Still she scarcely dared to hope that the thing was true; that thing which her miraculous escape had suggested to a mind almost unhinged. It took her more than a minute to mount the steps and push the heavy door open, and satisfy herself that in the outer room at least all was as she had left it. A spark of fire still glowed on the hearth; she groped her way to it, and blew it into a flame; and with shaking hands she lit a spill of wood and waved it above her head, then held it.
Yes, here all was as she had left it. But in the farther room--the room? What would she find there? She stared at the door and dared not open it; then with a desperate hand tore it open, and stood on the threshold.
Yes, and here! Here, too, all was as she had left it. She waved the little brand above her head heedless of the sparks, waved it until it flamed high and cast a light into every corner. But the searcher's eyes sought only one thing, saw only one thing, and that was the mask of brickwork that blocked the great window.

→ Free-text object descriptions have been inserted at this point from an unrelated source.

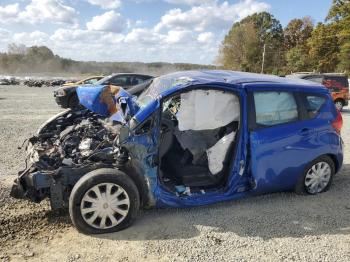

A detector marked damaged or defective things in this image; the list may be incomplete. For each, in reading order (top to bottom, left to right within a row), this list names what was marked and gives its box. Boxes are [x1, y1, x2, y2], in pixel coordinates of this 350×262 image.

shattered windshield [136, 73, 193, 108]
deployed airbag [176, 90, 239, 131]
severely damaged car [10, 70, 344, 234]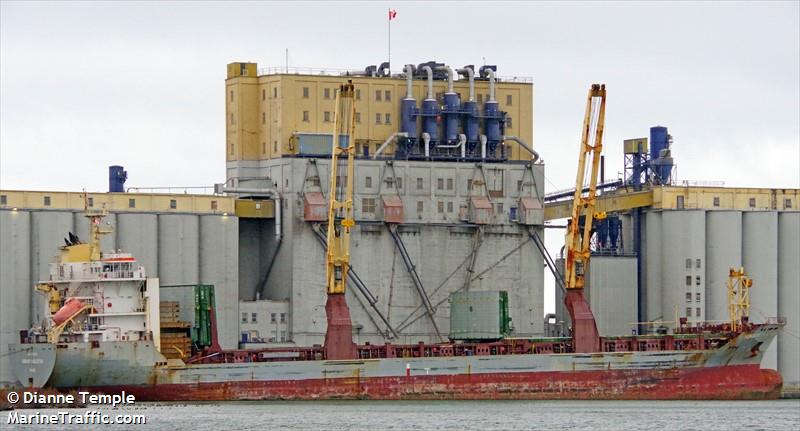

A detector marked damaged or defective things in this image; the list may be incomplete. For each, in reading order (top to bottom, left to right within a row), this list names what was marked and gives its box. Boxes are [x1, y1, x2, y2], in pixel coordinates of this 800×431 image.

rust on hull [83, 366, 780, 404]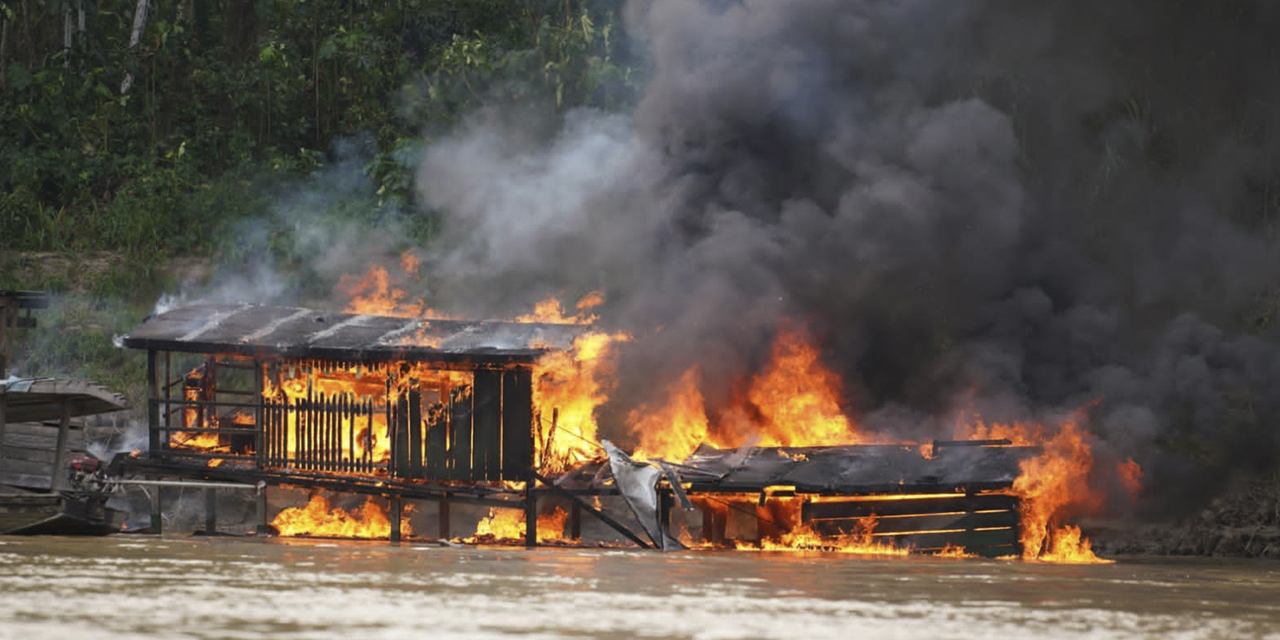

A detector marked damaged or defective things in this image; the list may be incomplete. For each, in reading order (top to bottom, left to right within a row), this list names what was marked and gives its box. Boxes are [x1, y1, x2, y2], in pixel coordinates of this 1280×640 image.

charred roof panel [122, 299, 583, 366]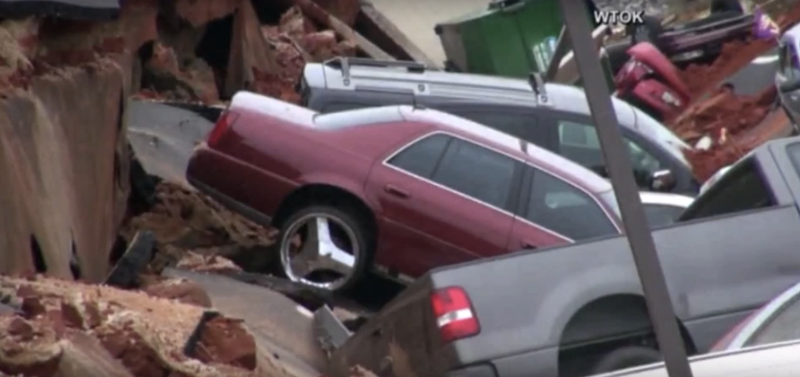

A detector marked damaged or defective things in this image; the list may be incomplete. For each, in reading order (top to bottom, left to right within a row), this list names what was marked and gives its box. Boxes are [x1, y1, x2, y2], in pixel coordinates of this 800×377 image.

It was untouched! It was untouched! She had hoped as much for the last five minutes; for everything, the closed door, the unchanged room had pointed to it. Yet now that she was assured of it, and knew for certain that she had not done the thing--that guilty as she had been in will, not one life lost that night lay at her door, not one outrage, she fell on her face and wept--wept, though it was the sweetest moment of her life, prayed though she sought nothing but to thank God--prayed and wept with childish cries of gratitude, until the light at her side went out and left her in darkness, and through a rift in the masonry a single star peered in at her.
In Huymonde there was wailing enough that night; ruin and loss, and a broadcasting of lifelong sentences of penury. One fell to the Burgomaster's lot; and had she still aught against him--but she had not--the score was paid. And many prayed, and a few, when morning came, and showed their roofs still standing, gave thanks. But to this woman prostrate through the hours on the floor of the forsaken House on the Wall, all that night was one long prayer and thanksgiving. For she had passed through the fire, the smell of the singeing was on her garments, and yet she was saved.